A NEW charity dedicated to fighting fuel poverty will be reaching out to a Cumbrian community.

Warmer Communities was first launched in October with the mission of helping those facing fuel poverty.

To try and reach those who may be affected by the issue, the charity will be holding an information outreach event at Longtown Community Centre next Friday.

Fuel poverty, defined by the Government as a household left under the poverty line when it has paid for its energy needs, affects 11 per cent of all households in England, according to the latest statistics.

The charity Warmer Communities is based in Tyneside but covers the whole of the north east and Cumbria.

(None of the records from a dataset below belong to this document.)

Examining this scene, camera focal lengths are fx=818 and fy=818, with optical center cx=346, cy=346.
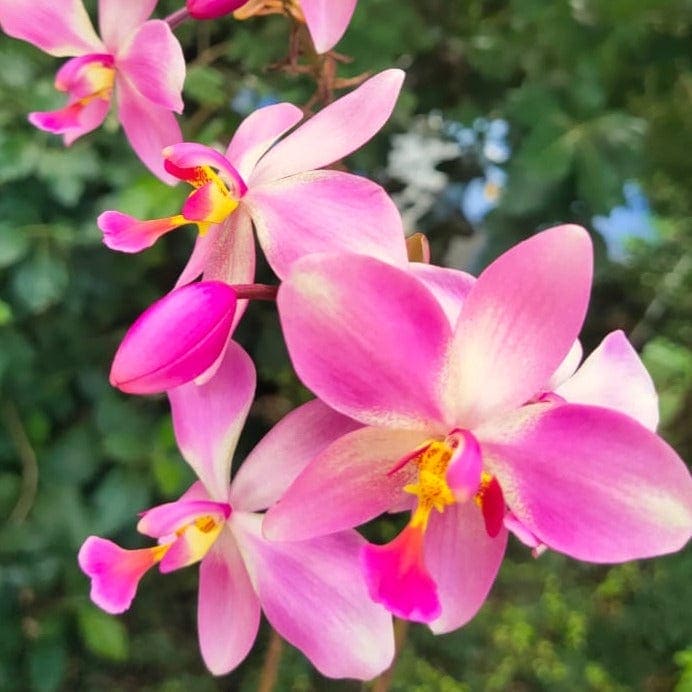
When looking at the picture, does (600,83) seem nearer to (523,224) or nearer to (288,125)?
(523,224)

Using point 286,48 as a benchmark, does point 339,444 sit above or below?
above

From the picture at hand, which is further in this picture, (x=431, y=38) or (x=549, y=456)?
(x=431, y=38)

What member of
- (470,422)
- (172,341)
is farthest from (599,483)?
(172,341)

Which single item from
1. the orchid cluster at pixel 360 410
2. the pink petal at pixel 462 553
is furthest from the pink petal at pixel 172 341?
the pink petal at pixel 462 553

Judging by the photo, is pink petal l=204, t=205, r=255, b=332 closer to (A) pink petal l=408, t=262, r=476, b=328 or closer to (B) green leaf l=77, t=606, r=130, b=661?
(A) pink petal l=408, t=262, r=476, b=328

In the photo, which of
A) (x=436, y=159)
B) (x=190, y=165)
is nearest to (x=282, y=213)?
(x=190, y=165)

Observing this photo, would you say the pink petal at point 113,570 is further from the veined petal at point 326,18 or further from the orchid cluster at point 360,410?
the veined petal at point 326,18

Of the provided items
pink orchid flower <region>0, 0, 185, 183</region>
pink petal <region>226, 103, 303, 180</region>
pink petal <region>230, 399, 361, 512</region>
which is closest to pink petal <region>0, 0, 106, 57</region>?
pink orchid flower <region>0, 0, 185, 183</region>
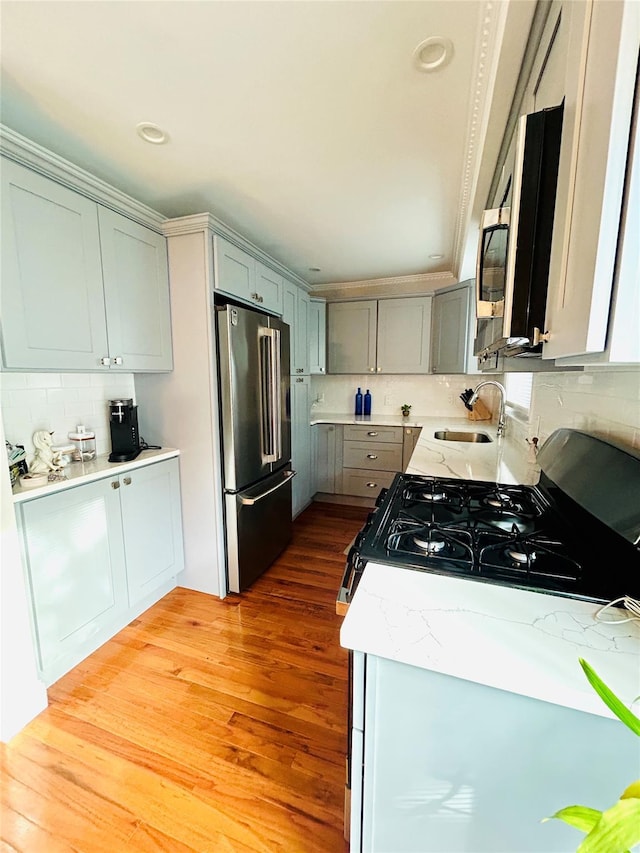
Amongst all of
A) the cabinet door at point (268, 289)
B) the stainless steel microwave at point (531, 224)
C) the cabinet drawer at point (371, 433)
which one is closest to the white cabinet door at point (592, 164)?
the stainless steel microwave at point (531, 224)

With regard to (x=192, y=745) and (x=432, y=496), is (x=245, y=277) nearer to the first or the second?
(x=432, y=496)

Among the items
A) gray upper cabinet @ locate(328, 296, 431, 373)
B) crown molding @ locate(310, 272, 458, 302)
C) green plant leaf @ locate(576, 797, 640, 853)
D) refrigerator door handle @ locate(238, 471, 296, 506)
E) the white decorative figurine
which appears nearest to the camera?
green plant leaf @ locate(576, 797, 640, 853)

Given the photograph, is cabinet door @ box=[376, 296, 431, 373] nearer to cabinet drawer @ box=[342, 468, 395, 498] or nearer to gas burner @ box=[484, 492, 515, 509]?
cabinet drawer @ box=[342, 468, 395, 498]

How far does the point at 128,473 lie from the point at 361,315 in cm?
282

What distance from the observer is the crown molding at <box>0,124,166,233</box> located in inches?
50.7

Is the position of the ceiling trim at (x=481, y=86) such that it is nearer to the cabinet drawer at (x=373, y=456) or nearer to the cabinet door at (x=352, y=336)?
the cabinet door at (x=352, y=336)

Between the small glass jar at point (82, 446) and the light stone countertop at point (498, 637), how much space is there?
1.82 metres

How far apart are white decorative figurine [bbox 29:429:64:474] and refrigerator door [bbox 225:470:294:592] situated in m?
0.89

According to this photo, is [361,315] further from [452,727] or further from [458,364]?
[452,727]

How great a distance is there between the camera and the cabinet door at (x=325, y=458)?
3.68 meters

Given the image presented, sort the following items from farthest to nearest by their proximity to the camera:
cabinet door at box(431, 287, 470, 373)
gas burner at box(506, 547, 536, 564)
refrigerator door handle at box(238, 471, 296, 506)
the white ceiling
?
1. cabinet door at box(431, 287, 470, 373)
2. refrigerator door handle at box(238, 471, 296, 506)
3. the white ceiling
4. gas burner at box(506, 547, 536, 564)

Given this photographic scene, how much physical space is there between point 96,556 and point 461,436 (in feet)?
9.16

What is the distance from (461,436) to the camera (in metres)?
3.05

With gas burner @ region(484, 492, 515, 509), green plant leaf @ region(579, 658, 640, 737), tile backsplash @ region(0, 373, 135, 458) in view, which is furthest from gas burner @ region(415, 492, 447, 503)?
tile backsplash @ region(0, 373, 135, 458)
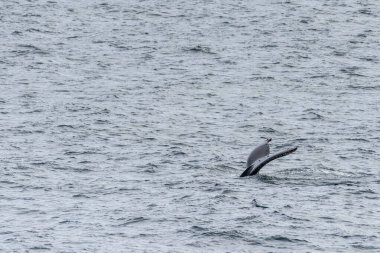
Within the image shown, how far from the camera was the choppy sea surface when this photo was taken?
1378 inches

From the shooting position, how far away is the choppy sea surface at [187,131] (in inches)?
1378

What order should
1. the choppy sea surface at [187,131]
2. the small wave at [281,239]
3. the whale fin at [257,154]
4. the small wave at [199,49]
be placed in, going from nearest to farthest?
the small wave at [281,239] < the choppy sea surface at [187,131] < the whale fin at [257,154] < the small wave at [199,49]

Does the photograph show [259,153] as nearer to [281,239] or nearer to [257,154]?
[257,154]

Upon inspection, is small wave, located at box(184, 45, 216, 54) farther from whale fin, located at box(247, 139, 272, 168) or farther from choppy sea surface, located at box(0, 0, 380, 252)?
whale fin, located at box(247, 139, 272, 168)

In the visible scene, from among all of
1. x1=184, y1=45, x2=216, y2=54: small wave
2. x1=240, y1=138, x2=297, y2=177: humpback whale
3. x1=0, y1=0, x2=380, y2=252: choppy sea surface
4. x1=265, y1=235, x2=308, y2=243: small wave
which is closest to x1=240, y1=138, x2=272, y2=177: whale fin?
x1=240, y1=138, x2=297, y2=177: humpback whale

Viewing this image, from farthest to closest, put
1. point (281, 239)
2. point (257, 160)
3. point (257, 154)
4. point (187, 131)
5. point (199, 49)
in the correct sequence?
point (199, 49), point (187, 131), point (257, 154), point (257, 160), point (281, 239)

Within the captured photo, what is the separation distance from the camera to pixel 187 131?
51.0 m

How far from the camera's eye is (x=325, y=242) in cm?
3341

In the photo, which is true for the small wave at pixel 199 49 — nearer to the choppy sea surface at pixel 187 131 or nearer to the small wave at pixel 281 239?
the choppy sea surface at pixel 187 131

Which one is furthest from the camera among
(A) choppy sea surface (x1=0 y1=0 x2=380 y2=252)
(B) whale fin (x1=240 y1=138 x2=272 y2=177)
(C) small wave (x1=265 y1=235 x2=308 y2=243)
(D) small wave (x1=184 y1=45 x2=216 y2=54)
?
(D) small wave (x1=184 y1=45 x2=216 y2=54)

Working in partnership with Carlisle City Council, it helps those in fuel poverty navigate the complexities of grant-funded assistance to overcome the problem.

Jennifer West, spokeswoman for Warmer Communities and one of the event’s organisers, explained that the wider Carlisle area is a major focus of their current efforts.

“We work under something called the Warmer Communities Carlisle Scheme, which is part of Home Life Carlisle,” said Jennifer.

“We work on providing free advice and funding for people.”

She said that the charity aims to be a complete solution for those experiencing fuel poverty, providing both the advice and the manpower necessary to improve the energy efficiency of a home.

“We get funding for installations as well from the Government,” Jennifer continued.

“We can gain the funding and provide the installation for the measures themselves.

“So if people are eligible for free funding towards these measures, and that could be boilers, it could be insulation, and more recently actually we can offer first time central heating in Carlisle as well, under the Warm Homes Fund,

“We assess everybody on a case-by-case basis. We do all the leg work basically so it’s a nice smooth process for anyone that comes to us.

“And if we can’t help them the idea is that we signpost them to people who can.

“So working with people like Carlisle City Council and other charities as well is really useful.”

At next Friday’s event, which will take place between 11am and 2pm, Jennifer and her colleagues will be joined by other organisations including SSAFA - the armed forces charity.

“The idea is the community can help to get rid of fuel poverty by raising awareness,” said Jennifer.

“We want them to raise awareness create the opportunity for people to speak to each other, and to call out fuel poverty for what it is, as well as learning about the sort of help that’s out there.”

Funding for the event came from National Energy Action, a nationwide charity also dedicated to fighting fuel poverty.